## REQUIREMENT
Set each record down exactly, excluding all images.
=== RECORDED DATA ===
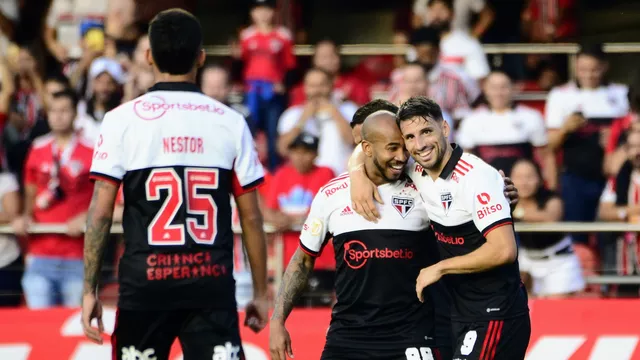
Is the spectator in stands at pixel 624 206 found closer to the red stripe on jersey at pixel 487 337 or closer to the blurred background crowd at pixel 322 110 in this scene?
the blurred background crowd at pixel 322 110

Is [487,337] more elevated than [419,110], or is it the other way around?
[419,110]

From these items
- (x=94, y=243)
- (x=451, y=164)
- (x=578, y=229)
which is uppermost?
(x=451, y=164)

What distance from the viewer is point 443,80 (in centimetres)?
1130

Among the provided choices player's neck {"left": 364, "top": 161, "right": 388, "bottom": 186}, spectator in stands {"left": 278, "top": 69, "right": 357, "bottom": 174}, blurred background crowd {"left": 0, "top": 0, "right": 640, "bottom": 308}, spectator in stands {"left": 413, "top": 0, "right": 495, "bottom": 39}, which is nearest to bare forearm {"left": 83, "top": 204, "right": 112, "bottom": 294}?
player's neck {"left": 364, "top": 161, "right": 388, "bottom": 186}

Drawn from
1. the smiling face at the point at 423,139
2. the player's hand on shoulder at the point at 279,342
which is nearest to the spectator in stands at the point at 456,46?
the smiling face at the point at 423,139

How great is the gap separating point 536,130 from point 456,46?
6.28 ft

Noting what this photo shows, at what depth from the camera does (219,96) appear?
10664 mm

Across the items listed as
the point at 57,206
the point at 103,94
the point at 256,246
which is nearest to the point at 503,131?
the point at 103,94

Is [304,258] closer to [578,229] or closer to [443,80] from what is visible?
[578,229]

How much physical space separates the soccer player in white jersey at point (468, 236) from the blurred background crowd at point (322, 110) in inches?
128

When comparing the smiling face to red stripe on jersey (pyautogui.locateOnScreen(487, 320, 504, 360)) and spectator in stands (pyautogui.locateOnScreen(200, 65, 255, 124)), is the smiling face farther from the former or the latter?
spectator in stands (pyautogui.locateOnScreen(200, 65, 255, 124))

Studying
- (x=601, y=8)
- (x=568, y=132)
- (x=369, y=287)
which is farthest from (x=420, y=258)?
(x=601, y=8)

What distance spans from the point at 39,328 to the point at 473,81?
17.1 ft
===
## WRITTEN SOLUTION
Is the spectator in stands at pixel 624 206 found closer to the red stripe on jersey at pixel 487 337 or closer to the blurred background crowd at pixel 322 110 in this scene?
the blurred background crowd at pixel 322 110

Is [487,337] more elevated than [419,110], or is it the other way around?
[419,110]

From these items
- (x=94, y=243)
- (x=451, y=164)
- (x=578, y=229)
which is uppermost?
(x=451, y=164)

What distance from the viewer is point 443,80 (in centimetres)?
1130

Among the provided choices player's neck {"left": 364, "top": 161, "right": 388, "bottom": 186}, spectator in stands {"left": 278, "top": 69, "right": 357, "bottom": 174}, blurred background crowd {"left": 0, "top": 0, "right": 640, "bottom": 308}, spectator in stands {"left": 413, "top": 0, "right": 495, "bottom": 39}, which is nearest to bare forearm {"left": 83, "top": 204, "right": 112, "bottom": 294}?
player's neck {"left": 364, "top": 161, "right": 388, "bottom": 186}

Drawn from
1. the smiling face at the point at 423,139
2. the player's hand on shoulder at the point at 279,342
which is nearest to the spectator in stands at the point at 456,46?
the smiling face at the point at 423,139

How great is the gap separating point 536,130 from point 456,46?
6.28 ft

Noting what this photo shows, at what depth from the camera does (219,96) appear?
10664 mm

Across the items listed as
the point at 57,206
the point at 103,94
the point at 256,246
which is nearest to the point at 503,131?
the point at 103,94

Is [304,258] closer to [578,229] or closer to [443,80] from what is visible?
[578,229]

How much physical space separates the soccer player in white jersey at point (468, 236) from the blurred background crowd at point (322, 110) in inches?
128

When comparing the smiling face to red stripe on jersey (pyautogui.locateOnScreen(487, 320, 504, 360)) and spectator in stands (pyautogui.locateOnScreen(200, 65, 255, 124)), is the smiling face farther from the former or the latter?
spectator in stands (pyautogui.locateOnScreen(200, 65, 255, 124))

Studying
- (x=601, y=8)
- (x=568, y=132)
- (x=369, y=287)
which is farthest from (x=420, y=258)?
(x=601, y=8)

What distance spans from the point at 39,328 to the point at 473,81?
17.1 ft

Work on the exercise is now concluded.